▶ [EXERCÍCIO]
Prolongue o texto sobre a Cartilha de palavras da velha aristocracia do eixo Lisboa-Cascais, retomando-o a partir da última frase apresentada.

Quarta-feira, 25 de Junho de 2008

Códigos

 "Saltou da cama e entrou no quarto de banho, para se arranjar. O esposo já estava pronto, na cozinha, à espera dela. Tomou um duche rápido, penteou-se, passou um batom vermelho nos lábios. Depois vestiu uma calça justa, sapatos e mala a condizer e desceu finalmente. Usava a pulseira que ele lhe tinha oferecido como prenda de aniversário, linda e nada pirosa. Os meninos vieram despedir-se da mamã e do papá, que sairam então para trabalhar, no automóvel novo que estava estacionado à porta da vivenda. Ainda disseram tchau à moça que vivia em frente."

 

 

Todos os grupos sociais têm os seus códigos de reconhecimento, de demarcação de território, exactamente como o jacto de urina deixado pelo leão nas árvores que circundam aquele que determina como seu. São códigos lineares, por razões de sobrevivência e de identificação de "espécie", tanto mais rígidos quanto maior é a fragilidade desta e a sua ameaça de extinção. 

 

Em Portugal, a velha aristocracia e a alta burguesia (refiro-me à que está enraizada no eixo Lisboa-Cascais, já que em outras regiões os códigos podem ser diferentes) regem-se por um conjunto de palavras - chamemos-lhe uma Cartilha - que define esse grupo específico, geralmente considerado como o dos eleitos entre os eleitos. Não falo daquilo a que as revistas cor-de-rosa chamam o jet set, isso é outra coisa. Aliás, uma "coisa" a que este grupo se orgulha de NÃO pertencer, com quem NÃO se dá e com quem NÃO quer misturas. O dito jet set é, praticamente, a sua antítese. Porque este grupo não se distingue pela conta bancária ou pelos sinais exteriores de riqueza, muito pelo contrário: tanto pode ter (e tem, frequentemente) uma situação financeira extremamente precária, como uma fortuna sólida, mas sempre discreta e gozada longe dos olhares públicos. E a exibição do estatuto é tão condenatória como o uso das palavras que determinam a exclusão social dos incautos.

 

Mas é só sobre esta ditadura de palavras que reflicto hoje. As autorizadas e as impronunciáveis, as que podem conferir aos forasteiros um passaporte para "o meio" (ainda que sempre sob reserva) e as que podem levar à liminar expulsão, sem apelo nem agravo. As palavras proibidas são como nódoas de vinho tinto numa toalha de linho alvíssima, mesmo que já rasgada e sem rendas à vista. Uma espécie de acordo ortográfico privado - embora se aplique praticamente só à expressão oral - de um Olimpo urbano e sofisticado que sempre reclamou para si um léxico especial. Um léxico sine qua non...

 

A Cartilha ainda vigora (hoje menos do que ontem, amanhã seguramente menos do que hoje) num território restrito, uma coutada onde se move uma espécie rara. Há quem dedique uma vida inteira a aprender a pisar esse campo minado, e chegue até a atravessá-lo com a destreza suficiente para pensar que, escapando às minas, enganou as sentinelas. Pura ilusão. Mesmo que nenhuma palavra o traia, há sempre um qualquer pormenor que revela o esforço, a falta de naturalidade, o medo de ser apanhado. Teve-se berço na coutada ou fora dela, é simples. O poder da Cartilha é o do irrefutável polegar de um imperador de Roma.

▶ [REGISTOS]

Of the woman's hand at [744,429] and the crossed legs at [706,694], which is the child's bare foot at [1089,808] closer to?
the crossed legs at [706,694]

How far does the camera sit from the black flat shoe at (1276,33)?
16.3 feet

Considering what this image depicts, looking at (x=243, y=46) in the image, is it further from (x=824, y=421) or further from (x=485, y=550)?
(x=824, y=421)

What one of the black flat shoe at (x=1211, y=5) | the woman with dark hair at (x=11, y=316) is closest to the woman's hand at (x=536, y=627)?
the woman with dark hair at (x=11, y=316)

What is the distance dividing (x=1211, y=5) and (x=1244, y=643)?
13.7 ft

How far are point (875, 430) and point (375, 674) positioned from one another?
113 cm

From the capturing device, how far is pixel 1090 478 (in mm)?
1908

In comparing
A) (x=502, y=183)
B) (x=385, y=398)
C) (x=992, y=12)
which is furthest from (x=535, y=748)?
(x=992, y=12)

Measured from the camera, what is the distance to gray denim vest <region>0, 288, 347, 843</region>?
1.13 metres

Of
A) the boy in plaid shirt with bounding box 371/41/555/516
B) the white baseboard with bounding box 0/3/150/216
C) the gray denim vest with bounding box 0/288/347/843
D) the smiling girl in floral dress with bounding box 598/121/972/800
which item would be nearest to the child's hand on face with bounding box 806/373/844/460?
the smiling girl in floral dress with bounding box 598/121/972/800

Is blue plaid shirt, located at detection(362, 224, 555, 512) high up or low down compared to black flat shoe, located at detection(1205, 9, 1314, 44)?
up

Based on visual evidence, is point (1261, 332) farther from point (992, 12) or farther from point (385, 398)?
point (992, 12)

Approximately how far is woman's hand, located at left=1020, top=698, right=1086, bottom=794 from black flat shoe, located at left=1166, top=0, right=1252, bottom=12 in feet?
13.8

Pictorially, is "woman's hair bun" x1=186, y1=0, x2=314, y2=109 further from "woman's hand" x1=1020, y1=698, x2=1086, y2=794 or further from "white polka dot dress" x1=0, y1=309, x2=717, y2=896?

▶ [RESULTADO DA TAREFA]
 

Vivo rodeada destes códigos há demasiado tempo para poder dar-me ao luxo de ignorá-los. Mais: por mimetismo ou bom ouvido, vou-os cumprindo, de forma automática, alinhando paulatinamente nesse exército que sei vigilante e sempre atento ao que dizem os seus soldados. Atento à menor tentativa de deserção de um deles, e, mais ainda, atento às tentativas de infiltração de estranhos. Não combato militantemente os códigos, é certo, mas acho ridícula a ditadura que eles impõem. A sua importância diz respeito a uma área geográfica de tal maneira limitada, que chega a ser risível: meia centena de quilómetros para além do perímetro, e perdem a validade. Dois passos fora do país e da língua portuguesa, e já não classificam ou desclassificam ninguém. Mas a verdade é que foram demasiados os anos em que estivemos fechados em nós próprios, olhando só o nosso precioso umbigo e desconhecendo a vastidão dos mundos que há para além dele. 

 

Por mim, prefiro outras formas de avaliação menos fúteis e, sobretudo, mais fiáveis. Aquelas que agregam pessoas pela partilha de valores e princípios, de interesses e de gostos, enfim, por qualquer outro critério que não o da mera pirotecnia da expressão oral. E vejo, com satisfação, que a miscigenação das classes sociais tem vindo a ganhar terreno, de forma saudável e natural. Tudo se vai ajustando. Não são alheias a este facto a diluição de fronteiras e a diversidade de culturas que hoje em dia convivem com a nossa. Os tiques de classe vão, aos poucos, perdendo o seu peso. E ainda bem.

 

(Nota: O texto a azul claro, em cima, foi escrito propositadamente com as tais palavras proibidas. Para quem estiver interessado e ainda ache que vale a pena o esforço, apesar de tudo o que eu disse, aqui ficam as palavras aprovadas, que devem substituir as que estão a itálico (pela mesma ordem): casa de banho; marido; encarnado; boca/beiços; calças; carteira; presente; anos; possidónia; os miúdos/as crianças; mãe; pai; carro; casa; adeus; rapariga.)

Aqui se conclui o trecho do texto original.